### Document extract

————————

Juliane Harms documented The Last Drop in 1908. At that time, the moralizing figure of the skeleton had been painted out and a lamp stood in its place. The skeleton of The Last Drop was only known because of a studio copy. In the 1990s, the canvas was put under the examination of raking light and X-ray photography. The painting has since been restored, removing the painted lamp and revealing the skeleton. The now unconcealed skeleton demonstrates that later generations were not beholden to the image of death in the middle of the painting. This moral representation was despised enough for someone to commit the act of overpainting the skeleton.

————————

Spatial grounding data

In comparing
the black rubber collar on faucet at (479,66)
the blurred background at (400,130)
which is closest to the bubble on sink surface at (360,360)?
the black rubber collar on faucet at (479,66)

————————

### Work item A
Answer these questions using the passage about the painting The Last Drop:
(i) In what year did Juliane Harms document the painting?
(ii) What had been painted in place of the skeleton at that time?
(iii) Which two methods were used to examine the canvas in the 1990s?
### Work item B
Extend the passage about the painting The Last Drop, continuing from its final sentence.

### Your response A
(i) 1908
(ii) A lamp
(iii) Raking light and X-ray photography

### Your response B
== Interpretation ==
In reference to the skeleton and the party scene in The Last Drop, one underlying meaning for this art piece focuses on the loss of self-respect and dissipated state of drunkenness. Both men appear to be unconcerned about the actions they are committing as the skeleton is in their presence. The skeleton's facial expression and stance show that it is enjoying itself just as much as the drunken men. Skeletons were familiar figures in seventeenth-century art, representing the unavoidable nature of death. The figures of the two men appear to be similar to the figures in the scene of the Merry Trio, also painted by Judith Leyster in 1629. The Merry Trio and The Last Drop accompany each other representing night and day. Merry Trio illustrates the first stage of drinking, typically in the evening as the sun is setting. The Last Drop is the later stage of the party after drinking has continued; it is now dark and then men are blinded by the effects of drink. The night scene is represented by the use of the candle between the men and the skeleton. At this point in the night, both men are very drunk and unaware of the skeleton among them.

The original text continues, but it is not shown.